Hot on the heels of the retrospective reissue of 24 of his classic long players (see review below), trumpet doyen and record biz exec, Herb Alpert releases a brand new album, ‘Human Nature’, named for the included cover of that Michael Jackson song.
Those familiar with Alpert’s work – via that major reissue project or just as a long term fan – will know that he constantly strives to move on and develop his music, so that, for instance, 1979’s ‘Rise’ is a world away from ’62’s ‘Lonely Bull’. Consequently what Herb attempts here is to offer something different to his work in the 70s, 80s and 90s. On the concise ten tracker, he delves into dance grooves and uses more electronic instrumentation than has been his want. Sadly, I don’t think the experiment pays off. The programmed tracks (on the faster tunes, especially) seem to be working against Alpert’s distinctive trumpet sound. Hear that clash of cultures on the aforementioned ‘Human Nature’. The tune is familiar but the beat pattern is contrived and awkward. There’s the same awkwardness on what I’m guessing is meant to be the album’s big dancer. ‘Shake It’. The beats are Latin flavoured but the trumpet is just too polite for any kind of wild dancing or partying.
Things work much more satisfactorily on the slower items and of those the outstanding choice is a version of ‘Alfie’. After the harp intro, the muted trumpet simply caresses the lovely melody and familiarity doesn’t make things any less moving.
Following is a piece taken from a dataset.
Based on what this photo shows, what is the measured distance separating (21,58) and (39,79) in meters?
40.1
There’s also one vocal verse from an uncredited (on my copy) female singer. The album’s other Bacharach cover is the lesser known ‘Don’t Go Breaking My Heart’… a classic marriage of a Bacharach tune and Alpert’s trumpet. The other cut worth checking is another cover… Elvis Costello’s ‘Look Up Again’. Always a fan of Bacharach, the melody could have come from the maestro’s latter day song book and Alpert treats it sumptuously.
Elsewhere, Herb’s own composition, ‘Mystery Man’ is quite lovely… a gentle, Jobim kind of thing with some delightful “mystery” man piano (again my copy shows no credits!),
Herb Alpert’s ‘Human Nature’ is out now.